▸ **EXERCISE REQUIREMENTS**
1. Answer these questions from the blog excerpt, one line each:
(a) How many chains hang from the revolving top of the playground equipment?
(b) Which museum did the writer visit first after arriving in Amsterdam?
(c) How many other women shared the writer's room at the youth hostel?
2. In the blog excerpt, turn the paragraph beginning "In the evening I attended" into a short bulleted list that keeps its main facts.

▸ **EXCERPTED PASSAGE**
::::::::
Yesterday Peter and I went to a new playground at Parc Beaulieu while Kenny was attending a classmate's birthday party.  There was a really exciting piece of playground equipment there that the kids - older ones, too - were lining up to use.  It's kind of like a maypole, with four chains attached at the revolving top.  Kids need to cooperate, but when they get going, they can swing around in a a circle quite nicely, kind of like an amusement park ride.  

There was an American mom there with two kids, both around 10, and I watched as she coached her kids on how to use this piece of equipment.  I guess I'm more used to the Swiss way of doing things now (much more free-range), because it really shocked me how very managerial she was with her kids.  There was no question at all of letting her kids learn how to do this on their own.  She was there the whole time, unraveling the chains, coaching them on where to run, giving one of them a time-out when the other got bonked on the head by an errant flying handle, even though the first had nothing to do with it.  

Previously some other older kids had been doing a great job of helping the younger kids enjoy the ride.  But with this mom around, they just faded away.

Do kid's activities really need to be micromanaged like this?  I don't think so.  And I think we're doing our children a real disservice in not letting them be more responsible for themselves.

Also, while we were there 2 boys, one about 4 and another about 6, asked Peter if they could kick around his soccer ball with him.  The 6 year old chatted with me a bit, asking how Peter had learned to play soccer, etc.  In the US, these kids would be warned away from ever talking to an adult, because of "stranger danger".  

Friday, June 14, 2013

On my own in Amsterdam

We've been on a lot of family trips recently, but I also wanted to do a trip all by myself.  What with cheap fares on Easyjet to Amsterdam, and my 50% work schedule, it wasn't hard to arrange.  I packed super light, so that I wouldn't have to go to my hostel (yes, I stayed at a youth hostel, more on that later) to drop off my things before going sightseeing.  I basically carried everything with me all the time.  It turned out to not be a problem at all - I have a thing for ultralight travel and lightening my load was a fun exercise.

On Monday, I arrived around 9 AM after cutting it WAY too close with the flight (I missed one of my buses, and then the security line was very long).  I went straight to the Rijksmuseum, the biggest and most popular one in Amsterdam, and then just strolled around town.  I went through the red light district, but there wasn't much going on - it was only about 5 in the afternoon.  I thought there was nothing going on, just a bunch of windows with curtains on them and red lights over them, but I was wrong - I did see one lady in a window.

In the evening I attended a Quantified Self meetup.  It was interesting - all the talks, etc, were in English, although with a few exceptions all the people attending were Dutch.  Also it was less...rigorous, less scientific than I thought it would be.  I would have liked to stay longer except that I was really tired from getting up so early to catch my flight, so I bailed early, and went to the youth hostel.  The youth hostel was totally fine, except that I was sharing a room with 5 other ladies.  One of these ladies must have been passed out or something, because her phone alarm went off at 6 in the morning.  She didn't even wake up.  Another woman tried to turn it off, but just hit the snooze button.  This happened 2 more times at 10 minute intervals.  Finally I asked the woman that was hitting the snooze button to hand it to me, was able to turn it off completely, and got a few hours more rest.  A good thing, too, because I was about to toss it out the window.
::::::::
▸ **EXTRACTED MATERIAL**
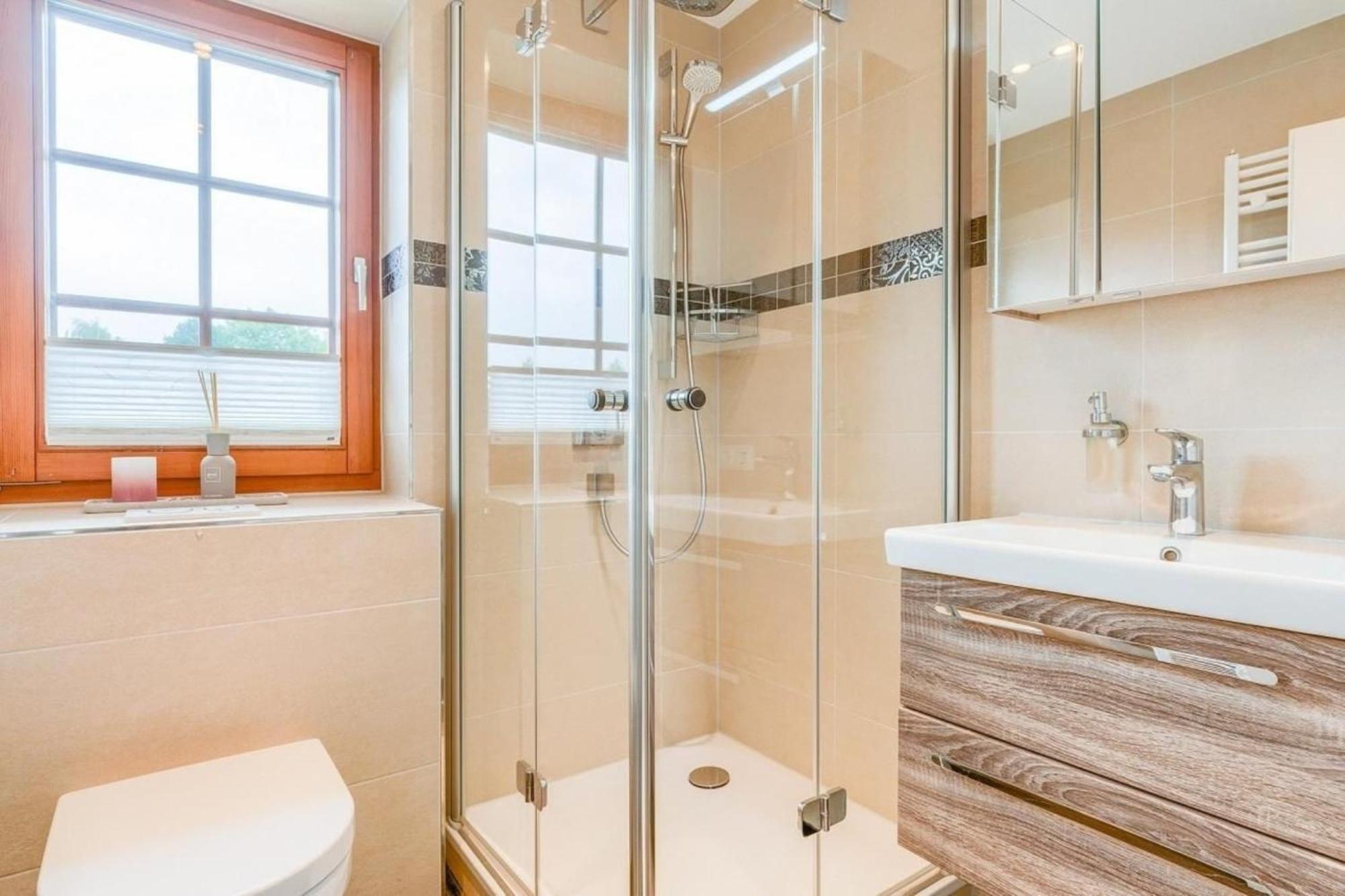 Schmiedestrasse 3 Wohnung 7 Scharbeutz Dış mekan fotoğraf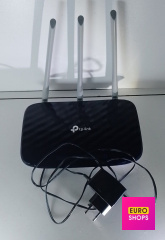 Wi-Fi роутер TP-LINK ARCHER C20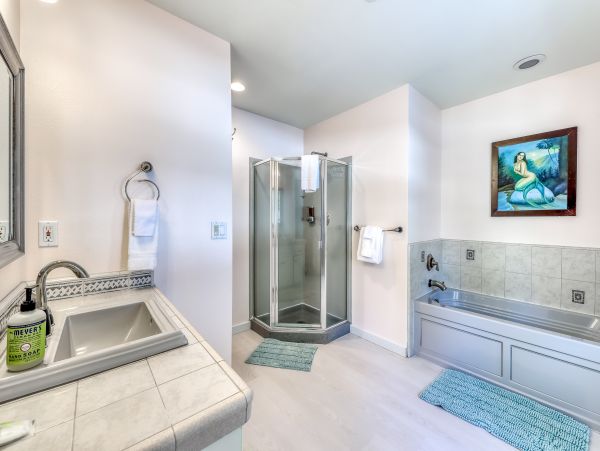 Lake Tahoe South Shore Home 981490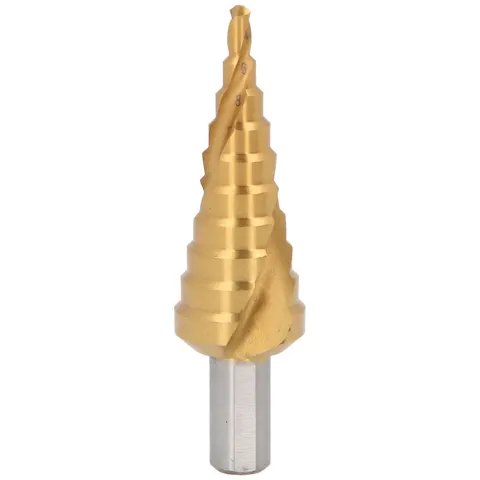KS TOOLS 330.2352 Stufenbohrer – Bild 2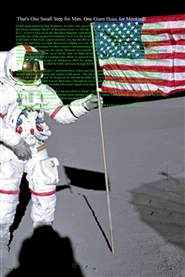 Exposed: The Truth About the Apollo Missions cover image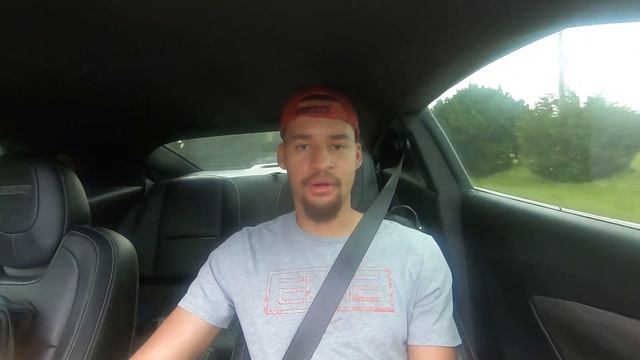 2013 Camaro SS 1LE Review/ Longtube Headers, CAI, Straight-Piped смотреть онлайн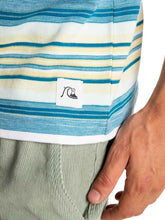 Cargar imagen en el visor de la galería, Polo para Hombre QUIKSILVER PREMIUM TRANSAT WBB3
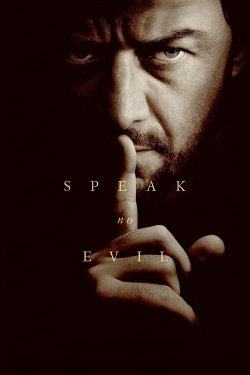 Watch Free Speak No Evil Movies HD Online 123Movies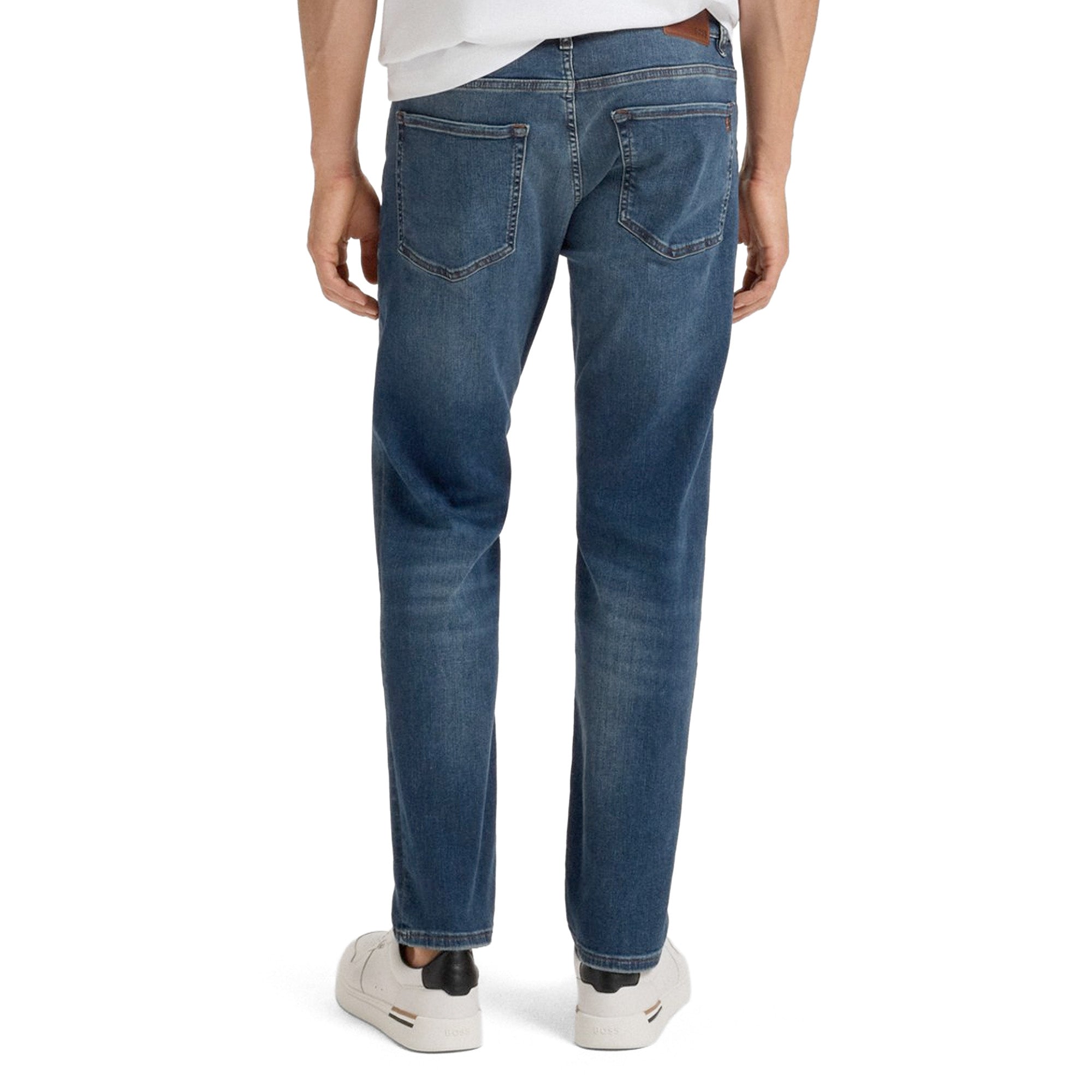 Boss New Remaine Regular Fit Jeans
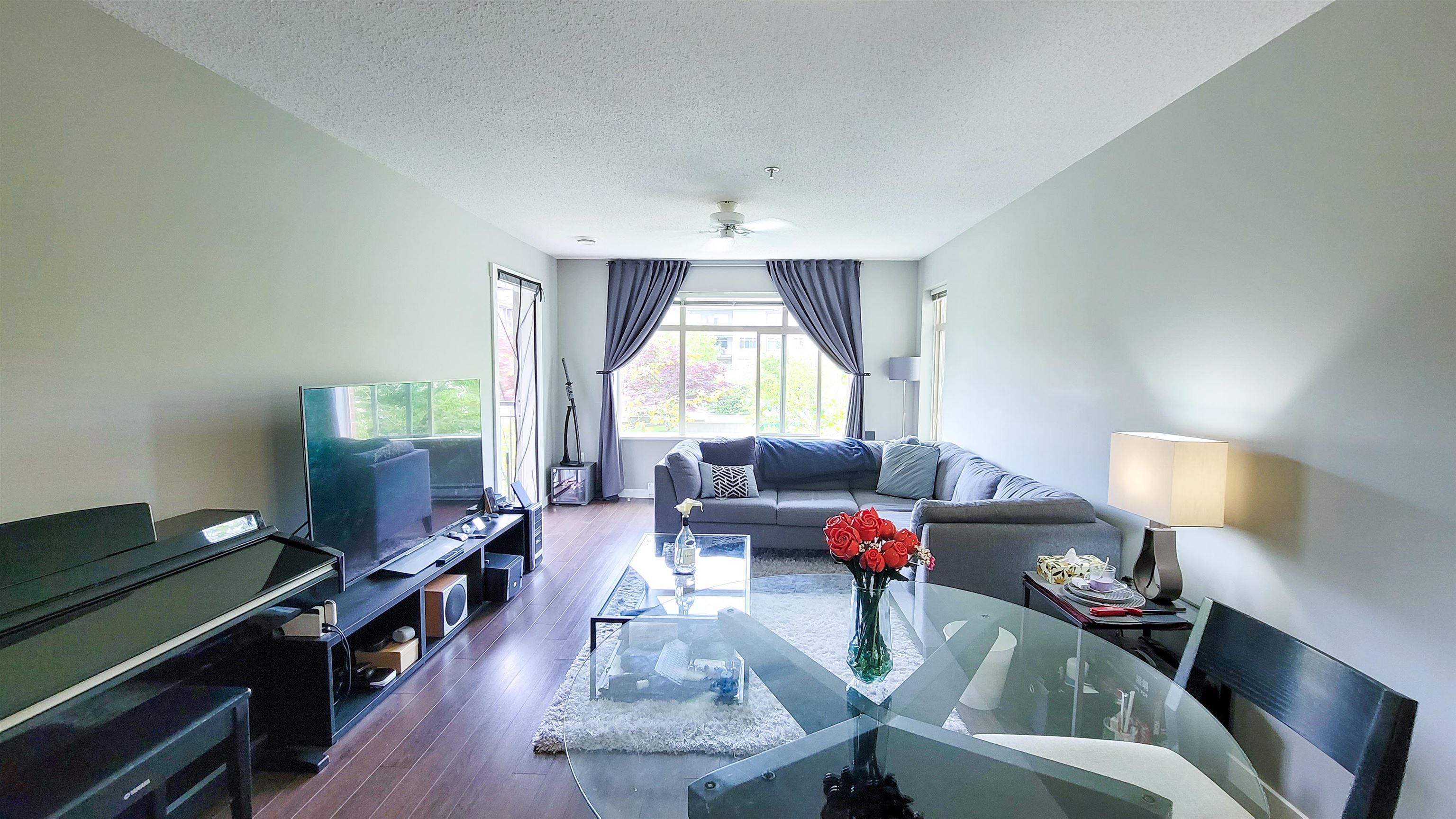 Apartment for sale in Richmond, Richmond, 217 9299 Tomicki Avenue, 263093915 | Realtylink.org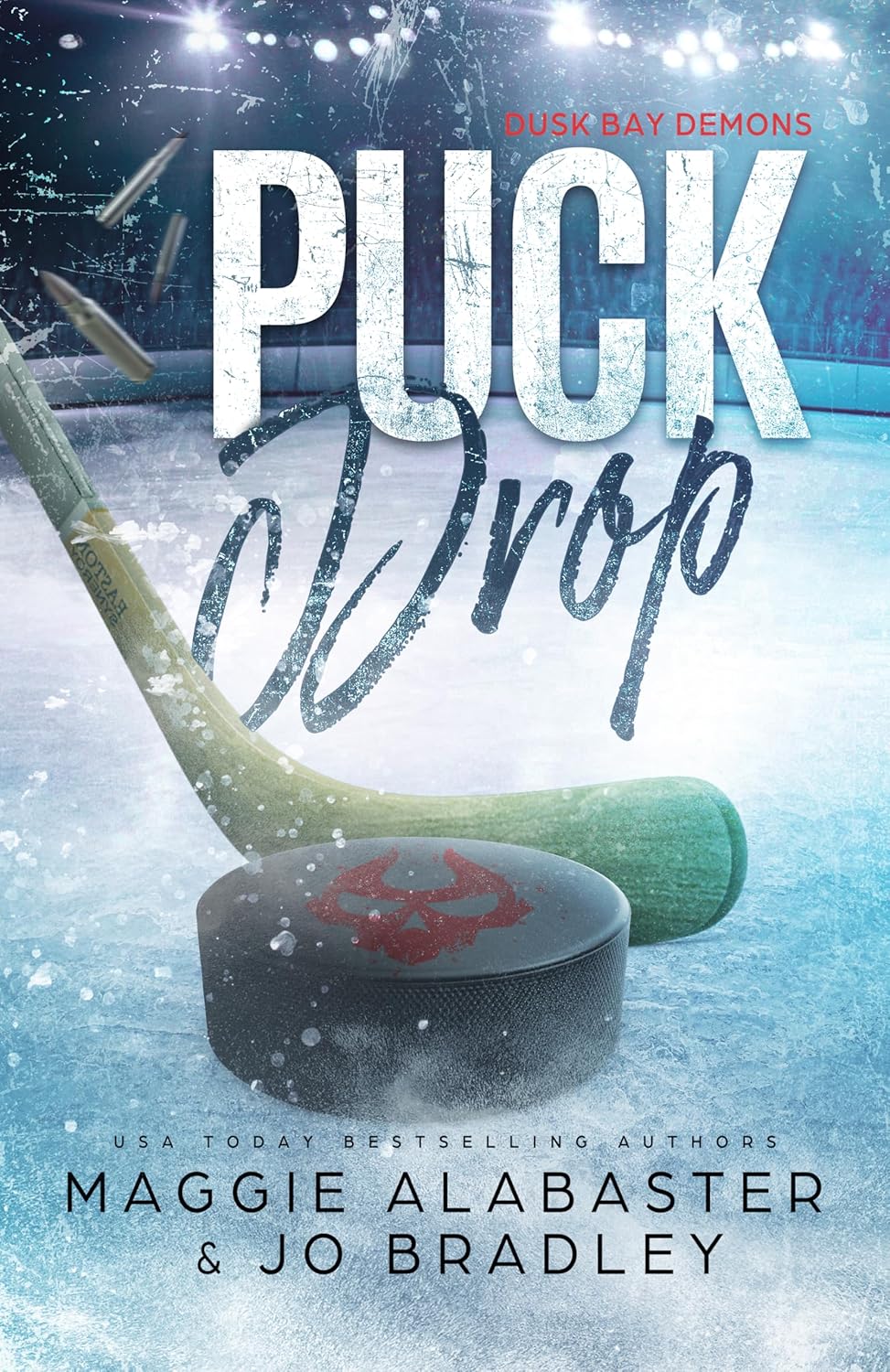 Drop Puck Design Puck Drop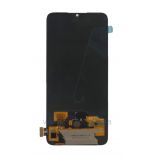 Дисплей (LCD) для Xiaomi Mi 9 Lite з тачскріном black (Amoled) Original (переклеєне скло/EL) - купити за 3 016.00 грн у Києві, Україні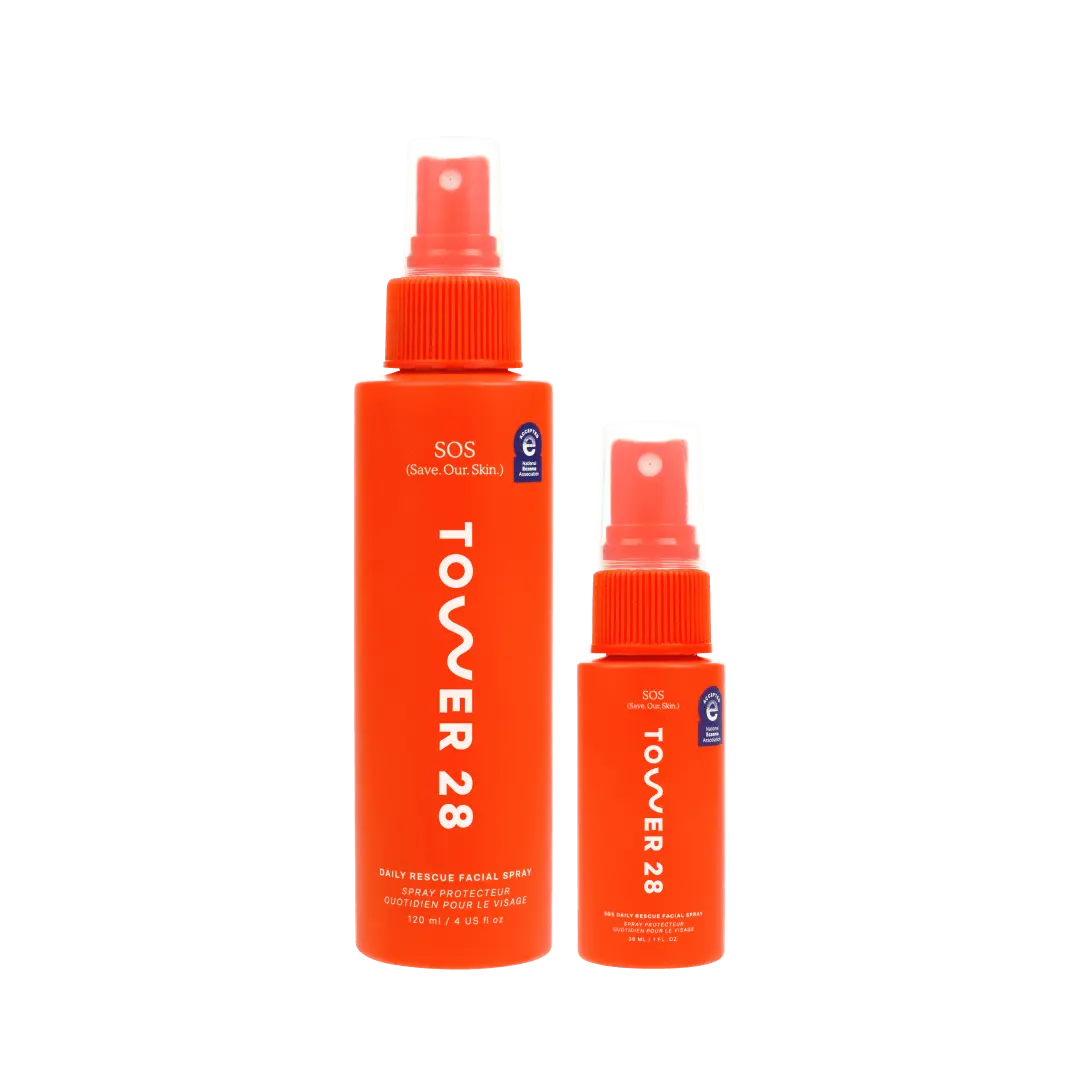 SOS Rescue Spray I1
::::::::
▸ **PROBLEM SOLUTIONS**
1.
(a) Four
(b) The Rijksmuseum
(c) Five

2.
- I went to a Quantified Self meetup in the evening. The talks were in English, but nearly everyone there was Dutch.
- It was less rigorous and scientific than I expected.
- I was tired from getting up early for my flight, so I left early and went to the youth hostel.
- The hostel was fine, but I shared a room with five other women.
- At 6 AM one woman's phone alarm went off, and she didn't wake up.
- Another woman hit snooze instead of turning it off, and it went off two more times at 10-minute intervals.
- I asked for the phone, turned the alarm off completely, and got a few more hours of rest. I had been about to toss the phone out the window.